>>
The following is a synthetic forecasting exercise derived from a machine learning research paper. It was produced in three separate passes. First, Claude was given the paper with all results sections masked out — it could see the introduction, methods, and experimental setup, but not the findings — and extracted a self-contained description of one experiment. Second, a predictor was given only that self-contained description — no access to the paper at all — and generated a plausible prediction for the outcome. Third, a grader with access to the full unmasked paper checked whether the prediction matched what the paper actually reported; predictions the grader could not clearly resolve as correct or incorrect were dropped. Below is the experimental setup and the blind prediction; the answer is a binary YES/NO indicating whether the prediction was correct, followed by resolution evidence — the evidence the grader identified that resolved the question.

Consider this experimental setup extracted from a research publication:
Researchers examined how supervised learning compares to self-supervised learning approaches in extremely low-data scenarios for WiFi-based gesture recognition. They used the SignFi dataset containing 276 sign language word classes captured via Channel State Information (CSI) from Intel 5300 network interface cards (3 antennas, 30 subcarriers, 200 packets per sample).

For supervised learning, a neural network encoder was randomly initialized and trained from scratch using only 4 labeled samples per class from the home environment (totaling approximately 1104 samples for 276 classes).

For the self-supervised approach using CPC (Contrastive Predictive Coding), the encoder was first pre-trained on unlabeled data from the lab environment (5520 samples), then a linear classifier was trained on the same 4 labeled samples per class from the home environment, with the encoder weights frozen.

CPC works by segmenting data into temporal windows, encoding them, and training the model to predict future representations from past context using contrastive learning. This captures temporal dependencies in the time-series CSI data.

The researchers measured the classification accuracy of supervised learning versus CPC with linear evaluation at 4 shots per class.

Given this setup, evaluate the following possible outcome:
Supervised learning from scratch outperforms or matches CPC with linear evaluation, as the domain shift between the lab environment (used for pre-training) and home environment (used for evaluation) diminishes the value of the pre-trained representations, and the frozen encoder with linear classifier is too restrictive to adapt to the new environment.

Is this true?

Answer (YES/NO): NO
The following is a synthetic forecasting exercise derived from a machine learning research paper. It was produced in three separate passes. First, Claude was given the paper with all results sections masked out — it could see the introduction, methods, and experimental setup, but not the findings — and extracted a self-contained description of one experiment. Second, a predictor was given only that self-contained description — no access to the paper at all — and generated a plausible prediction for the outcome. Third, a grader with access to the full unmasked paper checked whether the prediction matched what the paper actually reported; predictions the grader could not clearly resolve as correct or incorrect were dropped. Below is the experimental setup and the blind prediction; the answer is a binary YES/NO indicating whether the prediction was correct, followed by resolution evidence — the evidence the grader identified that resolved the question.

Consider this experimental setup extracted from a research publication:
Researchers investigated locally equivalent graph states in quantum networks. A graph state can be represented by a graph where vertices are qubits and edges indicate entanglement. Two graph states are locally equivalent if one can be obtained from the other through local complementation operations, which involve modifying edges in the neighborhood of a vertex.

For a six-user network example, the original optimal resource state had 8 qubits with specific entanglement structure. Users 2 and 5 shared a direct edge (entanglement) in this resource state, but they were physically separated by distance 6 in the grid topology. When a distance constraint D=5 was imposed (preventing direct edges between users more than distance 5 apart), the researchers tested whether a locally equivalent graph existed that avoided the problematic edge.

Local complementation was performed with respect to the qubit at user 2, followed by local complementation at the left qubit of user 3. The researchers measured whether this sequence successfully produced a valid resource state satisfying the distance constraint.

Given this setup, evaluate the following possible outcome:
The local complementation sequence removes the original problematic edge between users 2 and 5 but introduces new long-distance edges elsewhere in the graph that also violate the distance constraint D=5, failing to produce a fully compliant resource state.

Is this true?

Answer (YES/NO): NO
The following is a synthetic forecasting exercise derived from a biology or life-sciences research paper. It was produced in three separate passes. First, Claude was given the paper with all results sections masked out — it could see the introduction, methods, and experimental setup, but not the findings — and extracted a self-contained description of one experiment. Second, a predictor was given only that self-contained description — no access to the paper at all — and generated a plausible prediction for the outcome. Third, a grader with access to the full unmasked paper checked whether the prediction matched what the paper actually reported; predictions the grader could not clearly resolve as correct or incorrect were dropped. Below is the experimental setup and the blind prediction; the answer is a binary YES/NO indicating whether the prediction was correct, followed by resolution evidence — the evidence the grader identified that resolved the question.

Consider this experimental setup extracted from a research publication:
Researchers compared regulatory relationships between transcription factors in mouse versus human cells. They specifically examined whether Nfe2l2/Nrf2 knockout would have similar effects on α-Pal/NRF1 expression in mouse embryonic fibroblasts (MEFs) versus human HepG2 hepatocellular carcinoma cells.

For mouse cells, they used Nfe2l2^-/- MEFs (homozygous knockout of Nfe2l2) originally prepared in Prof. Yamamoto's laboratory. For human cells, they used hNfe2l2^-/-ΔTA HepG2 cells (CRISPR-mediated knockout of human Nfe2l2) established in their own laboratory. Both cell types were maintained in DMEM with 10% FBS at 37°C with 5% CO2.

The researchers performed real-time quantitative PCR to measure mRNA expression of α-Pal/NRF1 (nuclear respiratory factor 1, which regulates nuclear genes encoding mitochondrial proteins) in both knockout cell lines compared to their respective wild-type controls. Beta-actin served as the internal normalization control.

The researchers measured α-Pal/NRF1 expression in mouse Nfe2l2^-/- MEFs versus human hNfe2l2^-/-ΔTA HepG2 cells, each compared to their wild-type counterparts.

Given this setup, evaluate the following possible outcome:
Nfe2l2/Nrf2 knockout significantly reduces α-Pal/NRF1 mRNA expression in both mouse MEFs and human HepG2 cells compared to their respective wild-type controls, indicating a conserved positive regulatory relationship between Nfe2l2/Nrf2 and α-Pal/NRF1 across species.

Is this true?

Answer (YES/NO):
<<
Problem details: All entries above need to be copied verbatim.

Output of the exercise:
The following is a synthetic forecasting exercise derived from a machine learning research paper. It was produced in three separate passes. First, Claude was given the paper with all results sections masked out — it could see the introduction, methods, and experimental setup, but not the findings — and extracted a self-contained description of one experiment. Second, a predictor was given only that self-contained description — no access to the paper at all — and generated a plausible prediction for the outcome. Third, a grader with access to the full unmasked paper checked whether the prediction matched what the paper actually reported; predictions the grader could not clearly resolve as correct or incorrect were dropped. Below is the experimental setup and the blind prediction; the answer is a binary YES/NO indicating whether the prediction was correct, followed by resolution evidence — the evidence the grader identified that resolved the question.

Consider this experimental setup extracted from a research publication:
Researchers examined how supervised learning compares to self-supervised learning approaches in extremely low-data scenarios for WiFi-based gesture recognition. They used the SignFi dataset containing 276 sign language word classes captured via Channel State Information (CSI) from Intel 5300 network interface cards (3 antennas, 30 subcarriers, 200 packets per sample).

For supervised learning, a neural network encoder was randomly initialized and trained from scratch using only 4 labeled samples per class from the home environment (totaling approximately 1104 samples for 276 classes).

For the self-supervised approach using CPC (Contrastive Predictive Coding), the encoder was first pre-trained on unlabeled data from the lab environment (5520 samples), then a linear classifier was trained on the same 4 labeled samples per class from the home environment, with the encoder weights frozen.

CPC works by segmenting data into temporal windows, encoding them, and training the model to predict future representations from past context using contrastive learning. This captures temporal dependencies in the time-series CSI data.

The researchers measured the classification accuracy of supervised learning versus CPC with linear evaluation at 4 shots per class.

Given this setup, evaluate the following possible outcome:
Supervised learning from scratch outperforms or matches CPC with linear evaluation, as the domain shift between the lab environment (used for pre-training) and home environment (used for evaluation) diminishes the value of the pre-trained representations, and the frozen encoder with linear classifier is too restrictive to adapt to the new environment.

Is this true?

Answer (YES/NO): NO
The following is a synthetic forecasting exercise derived from a machine learning research paper. It was produced in three separate passes. First, Claude was given the paper with all results sections masked out — it could see the introduction, methods, and experimental setup, but not the findings — and extracted a self-contained description of one experiment. Second, a predictor was given only that self-contained description — no access to the paper at all — and generated a plausible prediction for the outcome. Third, a grader with access to the full unmasked paper checked whether the prediction matched what the paper actually reported; predictions the grader could not clearly resolve as correct or incorrect were dropped. Below is the experimental setup and the blind prediction; the answer is a binary YES/NO indicating whether the prediction was correct, followed by resolution evidence — the evidence the grader identified that resolved the question.

Consider this experimental setup extracted from a research publication:
Researchers investigated locally equivalent graph states in quantum networks. A graph state can be represented by a graph where vertices are qubits and edges indicate entanglement. Two graph states are locally equivalent if one can be obtained from the other through local complementation operations, which involve modifying edges in the neighborhood of a vertex.

For a six-user network example, the original optimal resource state had 8 qubits with specific entanglement structure. Users 2 and 5 shared a direct edge (entanglement) in this resource state, but they were physically separated by distance 6 in the grid topology. When a distance constraint D=5 was imposed (preventing direct edges between users more than distance 5 apart), the researchers tested whether a locally equivalent graph existed that avoided the problematic edge.

Local complementation was performed with respect to the qubit at user 2, followed by local complementation at the left qubit of user 3. The researchers measured whether this sequence successfully produced a valid resource state satisfying the distance constraint.

Given this setup, evaluate the following possible outcome:
The local complementation sequence removes the original problematic edge between users 2 and 5 but introduces new long-distance edges elsewhere in the graph that also violate the distance constraint D=5, failing to produce a fully compliant resource state.

Is this true?

Answer (YES/NO): NO
The following is a synthetic forecasting exercise derived from a biology or life-sciences research paper. It was produced in three separate passes. First, Claude was given the paper with all results sections masked out — it could see the introduction, methods, and experimental setup, but not the findings — and extracted a self-contained description of one experiment. Second, a predictor was given only that self-contained description — no access to the paper at all — and generated a plausible prediction for the outcome. Third, a grader with access to the full unmasked paper checked whether the prediction matched what the paper actually reported; predictions the grader could not clearly resolve as correct or incorrect were dropped. Below is the experimental setup and the blind prediction; the answer is a binary YES/NO indicating whether the prediction was correct, followed by resolution evidence — the evidence the grader identified that resolved the question.

Consider this experimental setup extracted from a research publication:
Researchers compared regulatory relationships between transcription factors in mouse versus human cells. They specifically examined whether Nfe2l2/Nrf2 knockout would have similar effects on α-Pal/NRF1 expression in mouse embryonic fibroblasts (MEFs) versus human HepG2 hepatocellular carcinoma cells.

For mouse cells, they used Nfe2l2^-/- MEFs (homozygous knockout of Nfe2l2) originally prepared in Prof. Yamamoto's laboratory. For human cells, they used hNfe2l2^-/-ΔTA HepG2 cells (CRISPR-mediated knockout of human Nfe2l2) established in their own laboratory. Both cell types were maintained in DMEM with 10% FBS at 37°C with 5% CO2.

The researchers performed real-time quantitative PCR to measure mRNA expression of α-Pal/NRF1 (nuclear respiratory factor 1, which regulates nuclear genes encoding mitochondrial proteins) in both knockout cell lines compared to their respective wild-type controls. Beta-actin served as the internal normalization control.

The researchers measured α-Pal/NRF1 expression in mouse Nfe2l2^-/- MEFs versus human hNfe2l2^-/-ΔTA HepG2 cells, each compared to their wild-type counterparts.

Given this setup, evaluate the following possible outcome:
Nfe2l2/Nrf2 knockout significantly reduces α-Pal/NRF1 mRNA expression in both mouse MEFs and human HepG2 cells compared to their respective wild-type controls, indicating a conserved positive regulatory relationship between Nfe2l2/Nrf2 and α-Pal/NRF1 across species.

Is this true?

Answer (YES/NO):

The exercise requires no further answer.